Maybe this was the case at one time, but certainly not anymore. Every year, thousands of bright young people from all backgrounds go to school to learn about mergers and acquisitions, many in the hopes of becoming bona fide finance experts. Could you do the same? Absolutely. Here’s how:
You might not need an Ivy League pedigree anymore, but it remains hard to break into the M&A field without a four-year degree. Hone in on a program that plays to your strengths and has some relevance to the world of finance: business administration, accounting and economics are all worthy pursuits.
While you’re in school, strive to gain the sort of real-world experience that will shorten your learning curve once hired. The best route is probably an unpaid internship with a local bank, insurance company or investment firm. Be warned: Internship spots are limited and often quite competitive.
Pass Your Exams
The Financial Industry Regulatory Authority (FINRA) requires M&A professionals to pass the Series 79 licensing exam, a complex and difficult test that demands careful study and a deep understanding of the material. The exam isn’t open to everyone: You need to be sponsored by an employer, either prior to hire (with employment possibly contingent upon passage) or within six months of your start date. Though you can’t take the test on a whim, the nice thing about the sponsorship model is that your employer is likely to cover any exam fees.
Series 79 is just the first step in the long walk toward M&A legitimacy. As you get deeper into the business, you’ll likely be compelled (or feel the need to) accrue additional credentials and certifications. For instance, you might need a particular certification to be considered for a promotion or a new job. One certification that nearly all M&A professionals eventually obtain is the Chartered Financial Analyst (CFA) designation, which requires you to take and pass three related courses and exams — a substantial burden that, for better or worse, has become table stakes for anyone looking to rise through management ranks.
Invest in Professional Development
It doesn’t stop with your CFA designation. Most firms expect their M&A professionals to invest in professional development throughout their careers. Even if your employer doesn’t have any special requirements, FINRA does: Prior to renewing your practice license, which must be done once every three years, you need to complete a two-step continuing education course that includes detailed instruction on new financial regulations.

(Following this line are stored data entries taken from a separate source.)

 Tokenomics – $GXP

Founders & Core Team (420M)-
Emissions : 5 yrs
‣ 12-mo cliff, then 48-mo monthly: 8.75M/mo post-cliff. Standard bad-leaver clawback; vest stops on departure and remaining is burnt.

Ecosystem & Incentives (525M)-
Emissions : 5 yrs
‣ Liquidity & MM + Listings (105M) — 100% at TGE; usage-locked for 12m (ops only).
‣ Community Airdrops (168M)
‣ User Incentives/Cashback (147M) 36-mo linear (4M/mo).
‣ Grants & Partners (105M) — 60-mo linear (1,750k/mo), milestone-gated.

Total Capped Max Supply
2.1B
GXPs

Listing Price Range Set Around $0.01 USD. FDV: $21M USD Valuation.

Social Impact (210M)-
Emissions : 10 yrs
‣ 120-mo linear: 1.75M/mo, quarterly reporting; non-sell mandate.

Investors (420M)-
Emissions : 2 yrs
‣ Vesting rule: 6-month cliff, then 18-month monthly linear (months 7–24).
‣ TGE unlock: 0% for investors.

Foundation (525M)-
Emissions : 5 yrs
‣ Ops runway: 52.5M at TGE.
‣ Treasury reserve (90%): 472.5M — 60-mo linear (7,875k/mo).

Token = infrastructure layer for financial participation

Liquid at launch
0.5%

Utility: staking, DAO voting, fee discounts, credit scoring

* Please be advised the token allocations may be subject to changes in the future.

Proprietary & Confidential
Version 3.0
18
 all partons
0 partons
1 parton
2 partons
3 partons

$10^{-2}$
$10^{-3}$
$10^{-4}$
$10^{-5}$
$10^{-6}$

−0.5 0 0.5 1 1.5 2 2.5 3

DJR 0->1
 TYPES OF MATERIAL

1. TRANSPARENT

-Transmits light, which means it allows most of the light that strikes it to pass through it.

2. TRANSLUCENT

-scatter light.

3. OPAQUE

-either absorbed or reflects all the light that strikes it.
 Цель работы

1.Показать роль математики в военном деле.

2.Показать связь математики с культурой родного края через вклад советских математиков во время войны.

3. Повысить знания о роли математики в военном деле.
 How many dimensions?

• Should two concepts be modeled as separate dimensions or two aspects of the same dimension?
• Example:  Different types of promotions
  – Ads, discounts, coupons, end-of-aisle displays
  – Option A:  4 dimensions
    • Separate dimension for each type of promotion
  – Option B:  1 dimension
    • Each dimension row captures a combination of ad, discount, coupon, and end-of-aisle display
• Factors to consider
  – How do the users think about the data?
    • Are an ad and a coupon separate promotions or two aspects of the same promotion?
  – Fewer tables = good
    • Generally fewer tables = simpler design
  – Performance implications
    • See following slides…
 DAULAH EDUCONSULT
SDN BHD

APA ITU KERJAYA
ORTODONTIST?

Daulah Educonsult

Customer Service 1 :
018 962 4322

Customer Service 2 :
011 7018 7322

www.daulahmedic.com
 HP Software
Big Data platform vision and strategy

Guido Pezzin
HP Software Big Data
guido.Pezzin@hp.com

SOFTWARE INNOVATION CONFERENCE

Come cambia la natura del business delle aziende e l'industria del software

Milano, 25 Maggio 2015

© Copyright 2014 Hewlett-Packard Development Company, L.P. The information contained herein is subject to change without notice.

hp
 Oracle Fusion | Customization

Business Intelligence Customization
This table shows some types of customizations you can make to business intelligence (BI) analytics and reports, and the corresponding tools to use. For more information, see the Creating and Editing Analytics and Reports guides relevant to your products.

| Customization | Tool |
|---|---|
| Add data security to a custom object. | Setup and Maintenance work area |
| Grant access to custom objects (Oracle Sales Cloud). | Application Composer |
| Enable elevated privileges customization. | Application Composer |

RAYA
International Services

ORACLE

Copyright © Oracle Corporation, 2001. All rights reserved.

Becoming a Finance Expert Isn’t for Everyone
The fact that you’re capable of something doesn’t necessarily mean you should rush into it with abandon. That’s especially true in the world of mergers and acquisitions, whose recent embrace of egalitarianism hasn’t altered a fundamentally cutthroat nature. If you’re going to be successful in M&A, you’re going to need a thick skin and plenty of self-confidence. The meek might inherit the earth, but only after someone else closes the deal.